Las autoridades iraníes liberaron este 10 de mayo a Narges Mohammadi, Premio Nobel de la Paz 2023, mediante una suspensión temporal de su condena a cambio de una fianza elevada, tras una crisis de salud que puso su vida en riesgo.
Después de diez días hospitalizada en Zanjan, en el norte de Irán, donde cumplía su condena, la activista fue trasladada a Teherán para ser atendida por su propio equipo médico en el Hospital Pars de la capital.
La movilización se realizó en ambulancia y bajo la supervisión de médicos independientes, tras padecer complicaciones cardíacas severas y un deterioro físico extremo durante su encarcelamiento. Desde su último arresto sufrió presuntamente dos ataques al corazón, el 24 de marzo y el 1 de mayo. Ha perdido 20 kilos, le cuesta hablar y está “irreconocible”, dijo su abogada francesa Chirinne Ardakani en una rueda de prensa en París.
La liberación, sin embargo, es parcial y condicional. La Fundación Narges Mohammadi advirtió que “una suspensión no es suficiente” y que la activista requiere “atención especializada permanente”, y exigió asegurarse de que “nunca regrese a prisión para enfrentar los 18 años restantes de su condena”.
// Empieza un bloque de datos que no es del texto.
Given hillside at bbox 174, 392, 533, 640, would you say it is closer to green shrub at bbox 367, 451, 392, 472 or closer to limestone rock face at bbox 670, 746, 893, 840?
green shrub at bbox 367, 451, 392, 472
La trayectoria de Mohammadi es la de una vida entera consagrada a la defensa de los derechos humanos en uno de los regímenes más represivos del mundo.
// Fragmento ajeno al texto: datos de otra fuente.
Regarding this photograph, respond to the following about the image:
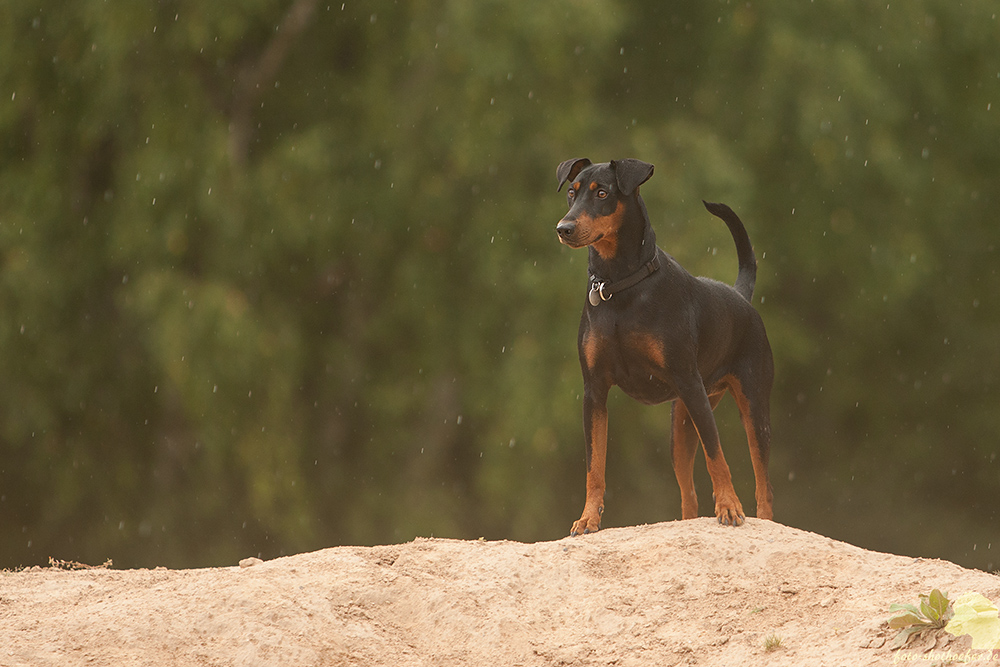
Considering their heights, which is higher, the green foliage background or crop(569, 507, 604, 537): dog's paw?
the green foliage background

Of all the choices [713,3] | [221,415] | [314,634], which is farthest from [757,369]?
[713,3]

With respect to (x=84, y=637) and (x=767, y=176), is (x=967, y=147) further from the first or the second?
(x=84, y=637)

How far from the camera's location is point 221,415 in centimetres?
1030

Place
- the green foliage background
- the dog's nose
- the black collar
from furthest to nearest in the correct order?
the green foliage background, the black collar, the dog's nose

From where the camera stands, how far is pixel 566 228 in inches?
193

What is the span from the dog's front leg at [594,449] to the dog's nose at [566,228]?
883 mm

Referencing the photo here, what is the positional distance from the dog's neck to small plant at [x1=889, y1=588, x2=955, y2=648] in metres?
2.06

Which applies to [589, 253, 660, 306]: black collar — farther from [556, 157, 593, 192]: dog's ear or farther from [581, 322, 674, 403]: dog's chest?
[556, 157, 593, 192]: dog's ear

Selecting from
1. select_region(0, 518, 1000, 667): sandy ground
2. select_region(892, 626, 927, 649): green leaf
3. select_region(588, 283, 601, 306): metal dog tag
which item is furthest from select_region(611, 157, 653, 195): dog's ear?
select_region(892, 626, 927, 649): green leaf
Mohammadi nació en 1972 en Zanjan, estudió física y se convirtió en ingeniera, al tiempo que trabajaba como periodista. En los años 2000 se incorporó al Centro de Defensores de Derechos Humanos, fundado por la abogada Shirin Ebadi, también galardonada con el Nobel de la Paz. Sus tres causas principales, según su esposo Taghi Rahmani, son el respeto a los derechos humanos, el feminismo y la justicia. El precio ha sido altísimo: ha sido arrestada más de 14 veces y ha pasado más de 10 años en prisión.
En 2023, estando detenida y mientras el movimiento “Mujer, Vida, Libertad” sacudía las calles de Irán, le otorgaron el Premio Nobel de la Paz por su combate contra la opresión de las mujeres y su lucha en favor de los derechos humanos. No pudo viajar a Oslo para recibirlo; lo recogieron en su nombre sus hijos mellizos Ali y Kiana, junto a su esposo, los tres radicados en Francia desde hace más de una década.
En febrero de 2026 fue condenada a una nueva pena de siete años y medio de prisión por cargos de “reunión y colusión” y “actividades de propaganda”, pocas semanas antes de que Estados Unidos e Israel iniciaran su guerra contra Irán.
El Comité Nobel pidió entonces su liberación inmediata. Incluso desde la cárcel, Mohammadi nunca dejó de luchar: organizó sentadas de apoyo al movimiento feminista, hizo huelgas de hambre y publicó un libro, Tortura blanca, denunciando las condiciones de aislamiento de las presas iraníes. (Redacción)
Su postura no ha variado. “No dejaré que el encarcelamiento me haga callar. Nunca”, dijo a finales de 2024 en una videoconferencia con el comité Nobel. Su fundación exige ahora lo que la fianza no garantiza: la libertad incondicional y el desistimiento de todos los cargos.